Después llegan las estadísticas de parejas frustradas, de asesinatos (abortos o de violencia doméstica), de enfermedades venéreas, o de sentencias de muerte (el sida). Son los daños colaterales, para la mayoría de la sociedad, de “ser más abiertos y disfrutar de la vida”. Pero es difícil engañarse: son la consecuencia directa de una corrupción social que ha convertido en juego, entretenimiento y desprecio uno de sus llamados más sublimes: el del enamoramiento, el amor y la creación de otros seres. ¿O un país puede permitirse el lujo de 91.500 abortos en un año (datos de 2005)? ¿Es lícito tergiversar la noción de “matrimonio” extendiéndolo a parejas homosexuales? ¿Qué se gana con el alcohol, el tabaco, salir de noche e ir de marcha?

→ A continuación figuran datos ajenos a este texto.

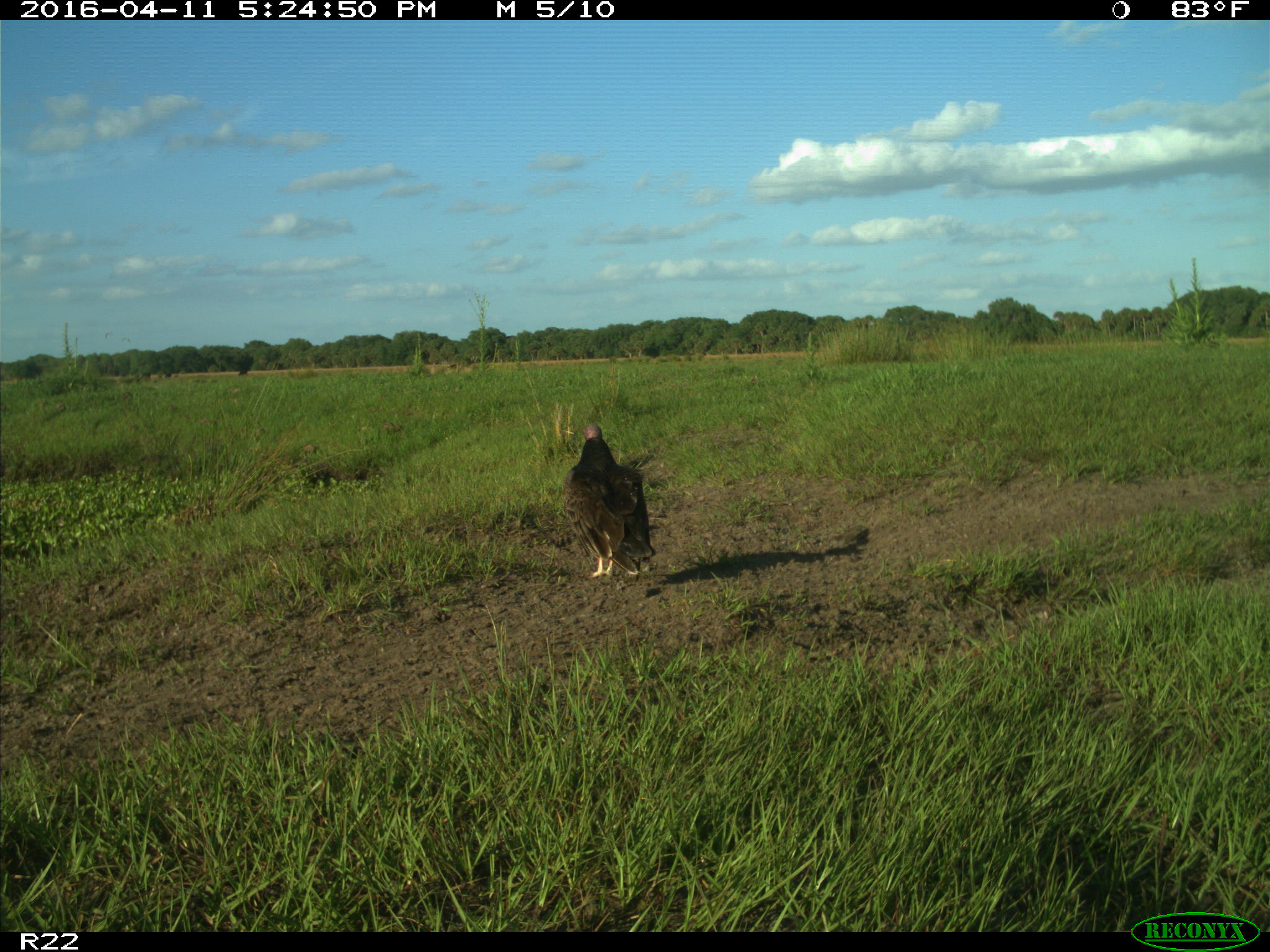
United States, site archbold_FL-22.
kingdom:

Todas estas cosas llevan a la pérdida de la autoestima, a entregarse a los mayores desvaríos para seguir la norma dictada por empresas en modo alguno desinteresadas.
 
El sexo habría de situarse en su justo término. Y habría de ligarse exclusivamente al amor y a la entrega. Si no es así, se está siendo muy desleal con los jóvenes, y se está ejerciendo contra ellos una violencia y un abuso que también deberían estar penados por la ley. A los adultos sin criterio, por otra parte, se les está condenando a la border line, al chascarrillo sin gracia, a la vulgaridad sin medida.
 
Por desgracia, el sexo es la plomada con que se evalúa casi todo aspecto de la sociedad. Los diversos medios tecnológicos han hecho posible su difusión masiva. A los hombres y mujeres les vendría bien meditar sobre tal engaño. Y darse cuenta de las consecuencias de tal irresponsabilidad.